Bookish Matters

The person, be it gentleman or lady, who has not pleasure in a good novel, must be intolerably stupid.

—Jane Austen, Northanger Abbey

Thursday, January 3, 2013

On the Bookshelf—Interview with John Green

NUVO did a great interview with John Green recently. It's a fairly long interview, so below are some of my favorite excerpts. I particularly like when he talks about how the high brow/low brow literature/genre distinction isn't valuable.  Also, I passionately hate dream sequences in books. I think they are useless and boring. Writers, find better ways to express your characters' mental and emotional states!

NUVO: A representative quote about your work: "Adult readers need to look in the teen section if they're tired of what passes for literary fiction."

John Green: I like adult literary fiction a lot, and I feel bad when people say to adult readers, "You should also consider this novel, this novel and this novel" which are published for teenagers because adult literary fiction is bad. Much of it is—there's no question that a lot of it has become very disconnected from emotional reality, but also very disconnected from this kind of pleasures and consolations of storytelling and story reading. But not all of it; I mean there's tons of it. There's no shortage of good, living, American novelists who write great fiction for adults.
That said, I like being published for teenagers. I don't want to be published for anyone other than teenagers; I don't want to write any other kind of books. But most of my readers, of this book at least, are adults. And I like them, and I'm grateful for them, and I'm glad that the book is finding so many adult readers. In the end, a really good book, if it's a good book, it doesn't matter. My friend said something that at the time I thought was a little bit pretentious, but now I find myself agreeing with it. He said, "When someone reads my book, and then puts it on their bookshelf in their home library, I don't want it to go into the young adult fiction section or the adult fiction section. I want it to go into the 'my favorite book section,'" and that is true. That is what you want.
...

Green: I don't like flashbacks and I don't really like dreams. I wrote one dream in Alaska. I still kind of regret it. ...

NUVO: Your assistant says your favorite movie is Die Hard 4?

Green: (Laughs as his assistant comes in to confirm that he did actually make such a statement in public, at VidCon 2012.) Well, for the record, my favorite movie is not Die Hard 4. I say that because...they expect me....

NUVO: Like David Foster Wallace picking Tom Clancy as one of his favorite novelists?

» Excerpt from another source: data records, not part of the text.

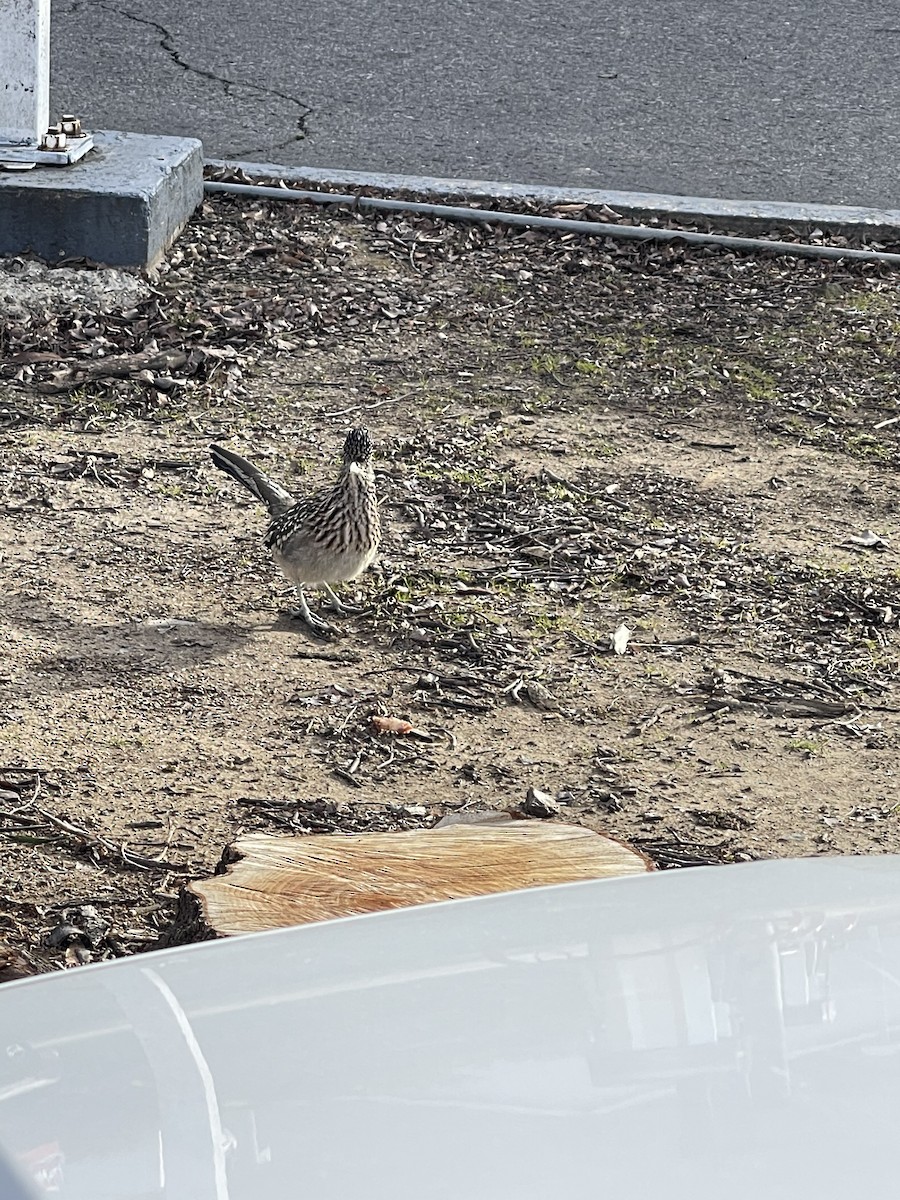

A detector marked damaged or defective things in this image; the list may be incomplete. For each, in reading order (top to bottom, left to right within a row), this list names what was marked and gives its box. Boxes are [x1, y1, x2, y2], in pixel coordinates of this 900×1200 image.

crack in asphalt [88, 1, 314, 144]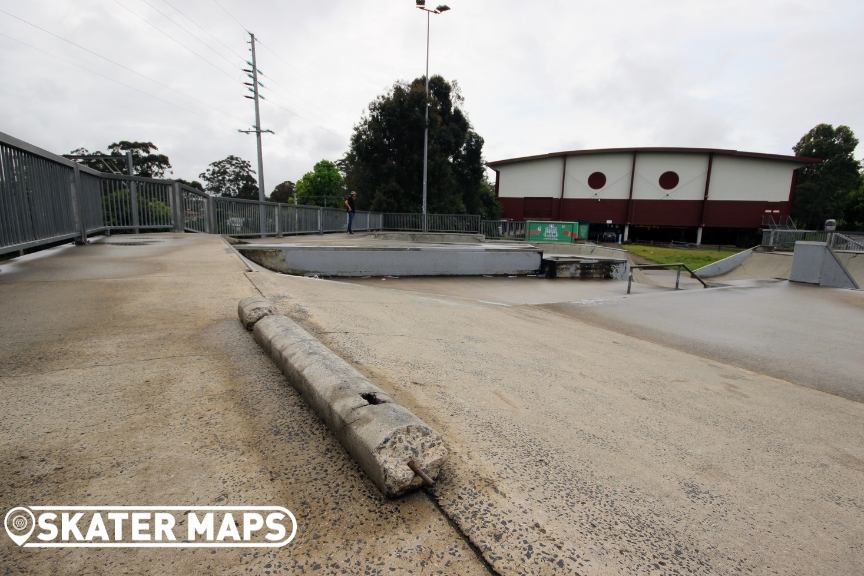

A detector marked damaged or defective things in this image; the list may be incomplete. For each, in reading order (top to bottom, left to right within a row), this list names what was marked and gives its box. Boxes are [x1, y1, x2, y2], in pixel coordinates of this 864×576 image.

rusted bolt [408, 460, 436, 486]
cracked concrete ground [1, 232, 864, 572]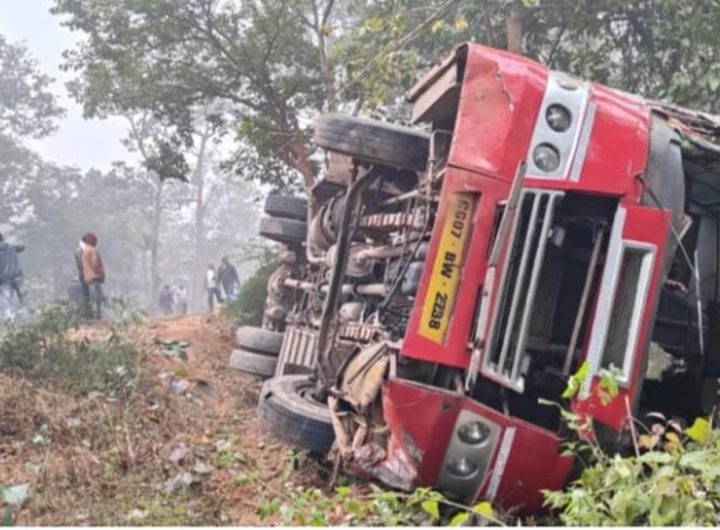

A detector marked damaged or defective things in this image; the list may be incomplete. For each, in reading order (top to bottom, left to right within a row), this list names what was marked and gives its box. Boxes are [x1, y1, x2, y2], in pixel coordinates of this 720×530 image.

overturned red bus [231, 43, 720, 510]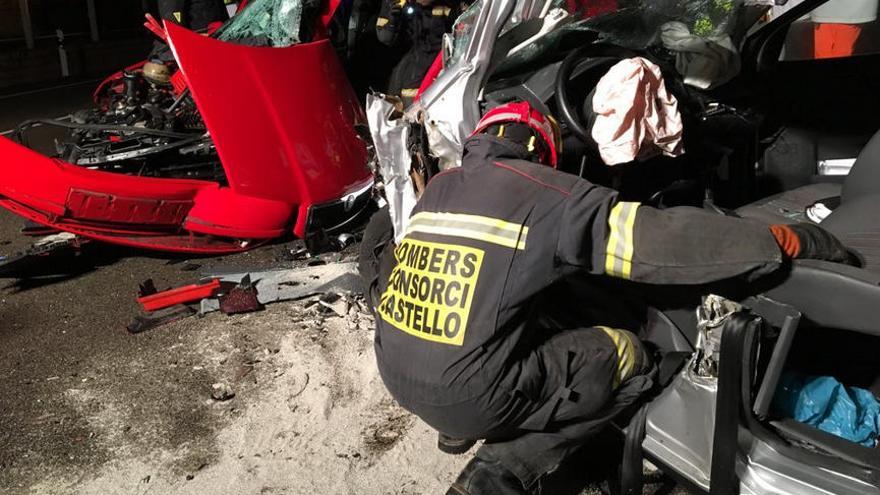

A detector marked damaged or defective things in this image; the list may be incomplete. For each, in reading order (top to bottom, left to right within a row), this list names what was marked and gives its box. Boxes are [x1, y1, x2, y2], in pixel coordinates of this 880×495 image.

crushed red car [0, 0, 372, 256]
shattered windshield [215, 0, 304, 47]
crumpled silver car [362, 1, 880, 494]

Green: Exactly! When Hollywood people ask you who's your dream director and then they mention this very mediocre independent film that came out five years ago. But what would be really great is if Bruce Willis was in [that dream movie]. I say that mostly because I want to make the point that I want my books to be fun to read, and I don't buy this whole high culture-low culture distinction. I'm grateful my books are taken seriously but I really don't like it, particularly in Hollywood, when they're like, "This is a high culture book so it has to be a certain kind of movie." I did like Die Hard 4 very much; I like The Expendables too. I like pop art, and I don't think it's bad just because it's populist. I always say that. My actual favorite movies are Rushmore and Harvey, but I can't say that because they'll think...well, of course, Wes Anderson...

...

Green: I think [Indianapolis is] a very American city, which is a very good place to live if you're an American writer writing about America, as opposed to New York or Chicago, which are very different from where most Americans live and from where American life is really taking place, in my opinion anyway.